Hiroshi Teshigahara mixes archival documentary footage into this tale of murder, unions and ghosts.  Two deserters and one’s young son go from job to job, they start a new job and end up getting a map to a workplace, which turns out to be a set-up for a murder.  Is the set-up meant for another man, the doppelganger of the father of the boy?
It’s really hard to completely give an explanation of this film.  It is very symbolic and I’m not even quite sure I completely understood it.  I watched the video essay on the Criterion DVD and it explained some things that I would not have thought about otherwise.  Who is the assassin?  It is never explained.  Is he an agent of fate?  Who hired him?  Is he just a psychopath serial killer?  When he turns the union boss and leader of those who left the union against each other and they murder each other, he remarks that it was just as he had planned.
The ending is bizarre, but it seems to be keeping in the tradition of oddball Japanese films.  The young boy is running away from the ghost town.  What is he running toward?  The video essay suggests that he is running toward a troubled future.  I can get behind that.  The ending is up for interpretation, but it isn’t bad like some (“Martha Marcy May Marlene”).

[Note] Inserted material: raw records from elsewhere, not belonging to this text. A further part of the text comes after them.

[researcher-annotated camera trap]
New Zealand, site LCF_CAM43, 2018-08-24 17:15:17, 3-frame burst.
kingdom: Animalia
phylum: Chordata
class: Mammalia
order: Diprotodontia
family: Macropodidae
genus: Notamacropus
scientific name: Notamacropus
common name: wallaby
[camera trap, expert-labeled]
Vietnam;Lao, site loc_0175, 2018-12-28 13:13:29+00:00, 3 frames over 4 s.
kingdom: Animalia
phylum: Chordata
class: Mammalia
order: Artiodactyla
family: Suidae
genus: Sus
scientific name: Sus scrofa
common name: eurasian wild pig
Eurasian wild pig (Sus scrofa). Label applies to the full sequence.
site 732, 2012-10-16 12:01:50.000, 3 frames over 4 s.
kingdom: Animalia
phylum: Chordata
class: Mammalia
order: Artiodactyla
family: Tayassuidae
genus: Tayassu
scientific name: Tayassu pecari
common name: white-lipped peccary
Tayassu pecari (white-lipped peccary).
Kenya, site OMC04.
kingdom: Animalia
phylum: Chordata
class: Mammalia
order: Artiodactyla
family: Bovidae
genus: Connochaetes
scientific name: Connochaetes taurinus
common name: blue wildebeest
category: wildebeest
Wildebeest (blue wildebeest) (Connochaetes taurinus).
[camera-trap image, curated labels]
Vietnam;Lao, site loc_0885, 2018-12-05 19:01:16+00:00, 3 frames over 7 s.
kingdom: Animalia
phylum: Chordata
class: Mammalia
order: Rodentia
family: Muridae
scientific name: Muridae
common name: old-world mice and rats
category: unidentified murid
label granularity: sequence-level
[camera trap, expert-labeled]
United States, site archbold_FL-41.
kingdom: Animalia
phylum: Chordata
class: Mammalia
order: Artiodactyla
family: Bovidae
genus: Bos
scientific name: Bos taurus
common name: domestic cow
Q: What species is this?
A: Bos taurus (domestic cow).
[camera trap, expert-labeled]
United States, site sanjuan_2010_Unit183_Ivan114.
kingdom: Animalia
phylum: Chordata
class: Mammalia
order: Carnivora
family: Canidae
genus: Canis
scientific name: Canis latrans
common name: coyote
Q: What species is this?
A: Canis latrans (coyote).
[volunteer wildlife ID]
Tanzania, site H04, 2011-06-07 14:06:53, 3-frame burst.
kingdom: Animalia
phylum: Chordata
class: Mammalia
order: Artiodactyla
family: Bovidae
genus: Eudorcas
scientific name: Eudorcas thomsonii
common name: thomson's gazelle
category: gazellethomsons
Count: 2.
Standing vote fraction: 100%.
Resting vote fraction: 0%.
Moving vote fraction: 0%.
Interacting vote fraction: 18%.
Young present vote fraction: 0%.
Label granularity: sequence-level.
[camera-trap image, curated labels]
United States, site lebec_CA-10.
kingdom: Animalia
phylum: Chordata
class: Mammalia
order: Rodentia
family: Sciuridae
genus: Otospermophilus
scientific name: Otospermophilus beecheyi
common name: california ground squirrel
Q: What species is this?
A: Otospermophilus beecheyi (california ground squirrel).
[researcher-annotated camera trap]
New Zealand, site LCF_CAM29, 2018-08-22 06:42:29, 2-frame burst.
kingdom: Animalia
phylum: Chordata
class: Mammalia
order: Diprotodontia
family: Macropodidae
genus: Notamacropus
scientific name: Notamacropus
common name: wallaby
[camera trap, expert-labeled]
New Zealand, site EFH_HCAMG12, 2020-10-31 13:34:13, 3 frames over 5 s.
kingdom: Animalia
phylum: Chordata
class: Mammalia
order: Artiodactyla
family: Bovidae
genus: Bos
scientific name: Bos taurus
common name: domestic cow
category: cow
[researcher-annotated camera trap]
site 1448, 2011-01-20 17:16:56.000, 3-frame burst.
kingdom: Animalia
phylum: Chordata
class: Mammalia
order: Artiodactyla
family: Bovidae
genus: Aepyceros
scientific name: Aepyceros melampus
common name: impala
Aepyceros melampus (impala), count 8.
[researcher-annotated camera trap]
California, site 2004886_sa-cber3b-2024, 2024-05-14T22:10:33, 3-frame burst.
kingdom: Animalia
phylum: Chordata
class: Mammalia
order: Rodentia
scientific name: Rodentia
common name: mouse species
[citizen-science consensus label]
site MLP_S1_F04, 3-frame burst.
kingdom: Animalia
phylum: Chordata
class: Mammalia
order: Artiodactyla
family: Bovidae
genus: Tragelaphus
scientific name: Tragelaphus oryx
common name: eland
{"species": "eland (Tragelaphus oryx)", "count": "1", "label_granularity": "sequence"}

This movie is a masterpiece.  It seems important without being pretentious.  The film is shot magnificently.  I would recommend watching it just to see how the shots are framed.  This is a movie that is probably not going to be fully understood on a first viewing.  I am already wanting to watch it a second time and I just finished watching it a few minutes ago and put it in my mailbox to send back to Netflix.